WHAT YOU NEED TO DO
1. Edit the dictionary format notes by rewriting the part that begins at the words "SRS file writers" and stops after "from books 1800-2010.", with "convenient" replaced by "handy".
2. Which language codes do the dictionary format notes list as translation markers, and what language does each stand for?
___ EXCERPTED TEXT
Translation marked by lowercase ISO 639-1 code with ``:`` (colon) character,
like:

* ``en:`` - English
* ``ru:`` - Russian
* ``uk:`` - Ukrainian
* ``la:`` - Latin

Example marked by lowercase ISO 639-1 code with ``>`` (greater) character.

Explanation or glossary marked by lowercase ISO 639-1 code with ``=`` (equal)
character.

Pronunciation variants marked by:

* ``Am`` - American
* ``Br`` - Great Britain
* ``Au`` - Australian

``rare`` attribute to first headword used as marker that word has low frequency.
SRS file writers skip entries marked as ``rare``. I found it convenient to check
frequency with:

https://books.google.com/ngrams/
  Google N-grams from books 1800-2010.

For cut-off point I chose ``beseech`` word. All less frequent words receive
``rare`` marker.

C5 dictionary source file format
================================

For source file format used dictd C5 file format. See::

  $ man 1 dictfmt

Shortly:

 * Headwords was preceded by 5 or more underscore characters ``_`` and a blank
   line.
 * Article may have several headwords, in that case they are placed in one line
   and separated by ``;<SPACE>``.
 * All text until the next headword is considered as the definition.
______
___ EXTRACTED RECORDS
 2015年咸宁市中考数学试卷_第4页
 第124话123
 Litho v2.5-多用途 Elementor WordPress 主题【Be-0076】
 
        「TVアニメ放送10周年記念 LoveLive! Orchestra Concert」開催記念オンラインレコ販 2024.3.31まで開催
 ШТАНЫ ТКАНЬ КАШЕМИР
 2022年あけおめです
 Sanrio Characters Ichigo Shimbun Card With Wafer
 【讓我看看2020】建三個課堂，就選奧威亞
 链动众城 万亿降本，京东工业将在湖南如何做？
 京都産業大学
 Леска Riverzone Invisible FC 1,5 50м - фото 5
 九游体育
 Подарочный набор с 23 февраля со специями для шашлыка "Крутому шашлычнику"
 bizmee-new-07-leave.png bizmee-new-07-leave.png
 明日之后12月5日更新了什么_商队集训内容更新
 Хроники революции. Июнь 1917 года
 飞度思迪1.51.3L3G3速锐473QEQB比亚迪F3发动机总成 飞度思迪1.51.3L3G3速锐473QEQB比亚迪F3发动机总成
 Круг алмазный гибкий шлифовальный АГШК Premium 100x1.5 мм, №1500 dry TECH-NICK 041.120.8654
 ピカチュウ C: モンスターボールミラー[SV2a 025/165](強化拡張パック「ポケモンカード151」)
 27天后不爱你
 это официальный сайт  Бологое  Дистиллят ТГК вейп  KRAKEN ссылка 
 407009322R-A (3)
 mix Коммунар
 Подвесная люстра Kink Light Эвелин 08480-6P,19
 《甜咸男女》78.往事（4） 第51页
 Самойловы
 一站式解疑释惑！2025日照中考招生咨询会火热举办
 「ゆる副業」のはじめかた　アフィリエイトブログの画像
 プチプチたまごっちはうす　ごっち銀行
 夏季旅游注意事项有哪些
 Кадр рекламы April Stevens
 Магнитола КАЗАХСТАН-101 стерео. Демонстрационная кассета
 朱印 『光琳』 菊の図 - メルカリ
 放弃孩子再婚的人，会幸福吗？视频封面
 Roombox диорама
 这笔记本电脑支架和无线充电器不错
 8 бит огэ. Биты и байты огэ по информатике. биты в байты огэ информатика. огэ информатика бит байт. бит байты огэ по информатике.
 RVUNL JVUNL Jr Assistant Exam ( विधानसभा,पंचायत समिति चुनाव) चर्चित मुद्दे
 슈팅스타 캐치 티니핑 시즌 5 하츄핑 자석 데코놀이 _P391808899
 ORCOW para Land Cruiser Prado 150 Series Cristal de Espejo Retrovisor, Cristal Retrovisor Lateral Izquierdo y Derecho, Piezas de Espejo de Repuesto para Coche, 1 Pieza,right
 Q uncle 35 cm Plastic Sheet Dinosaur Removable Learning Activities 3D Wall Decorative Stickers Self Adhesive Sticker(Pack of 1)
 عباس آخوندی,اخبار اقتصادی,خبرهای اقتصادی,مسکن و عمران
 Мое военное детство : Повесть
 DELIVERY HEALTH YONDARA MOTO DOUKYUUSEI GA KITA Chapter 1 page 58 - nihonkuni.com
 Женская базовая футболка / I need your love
______
ANSWER SECTION
1.
SRS file writers skip entries marked as ``rare``. I found it handy to check
frequency with:

https://books.google.com/ngrams/
  Google N-grams from books 1800-2010.

2.
- en: English
- ru: Russian
- uk: Ukrainian
- la: Latin